EXTRACTED MATERIAL
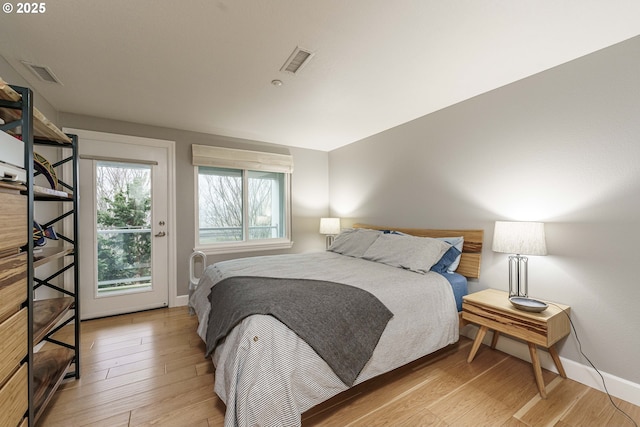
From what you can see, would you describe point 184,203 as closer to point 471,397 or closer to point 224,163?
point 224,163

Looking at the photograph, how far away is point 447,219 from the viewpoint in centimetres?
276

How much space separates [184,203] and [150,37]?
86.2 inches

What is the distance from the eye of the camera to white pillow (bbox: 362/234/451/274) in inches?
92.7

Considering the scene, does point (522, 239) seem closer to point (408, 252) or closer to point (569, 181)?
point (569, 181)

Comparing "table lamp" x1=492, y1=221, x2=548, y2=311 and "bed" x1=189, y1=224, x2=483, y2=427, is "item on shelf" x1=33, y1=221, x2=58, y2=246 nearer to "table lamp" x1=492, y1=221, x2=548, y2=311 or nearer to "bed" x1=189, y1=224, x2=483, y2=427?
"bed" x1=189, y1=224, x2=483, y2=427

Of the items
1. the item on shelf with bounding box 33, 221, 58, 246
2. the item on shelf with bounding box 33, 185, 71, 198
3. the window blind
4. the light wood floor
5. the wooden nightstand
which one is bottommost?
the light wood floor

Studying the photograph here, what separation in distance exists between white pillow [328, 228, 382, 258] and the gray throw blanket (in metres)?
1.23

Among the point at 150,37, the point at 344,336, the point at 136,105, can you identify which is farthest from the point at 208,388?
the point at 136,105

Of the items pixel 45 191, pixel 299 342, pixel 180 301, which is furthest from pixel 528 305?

GIVEN REQUEST
Rewrite every item above with each "photograph" replaced by "image" and everything else unchanged, leaving out the pictures.

EXERCISE SOLUTION
From what you can see, would you describe point 184,203 as closer to point 471,397 or closer to point 224,163?
point 224,163

Looking at the image, how far away is point 447,219 from the viewpoint in centimetres?
276

How much space separates [184,203] and [150,37]?
86.2 inches

What is the distance from the eye of the camera to white pillow (bbox: 362/234/451/274) in inches?
92.7

Considering the scene, does point (522, 239) seem closer to point (408, 252) or closer to point (569, 181)?
point (569, 181)

Comparing "table lamp" x1=492, y1=221, x2=548, y2=311 and "bed" x1=189, y1=224, x2=483, y2=427, is "item on shelf" x1=33, y1=221, x2=58, y2=246 nearer to "table lamp" x1=492, y1=221, x2=548, y2=311 or nearer to "bed" x1=189, y1=224, x2=483, y2=427?
"bed" x1=189, y1=224, x2=483, y2=427

Of the items
1. the item on shelf with bounding box 33, 221, 58, 246
2. the item on shelf with bounding box 33, 185, 71, 198
3. the window blind
4. the light wood floor
5. the wooden nightstand
which one is bottommost?
the light wood floor

Studying the image here, what separation in distance exists between white pillow [328, 228, 382, 258] and the gray throw blanket (in metres)?
1.23

Among the point at 150,37, the point at 344,336, the point at 136,105, can you identify which is farthest from the point at 208,388?
the point at 136,105

Of the items pixel 45 191, pixel 299 342, pixel 180 301, which is furthest from pixel 528 305?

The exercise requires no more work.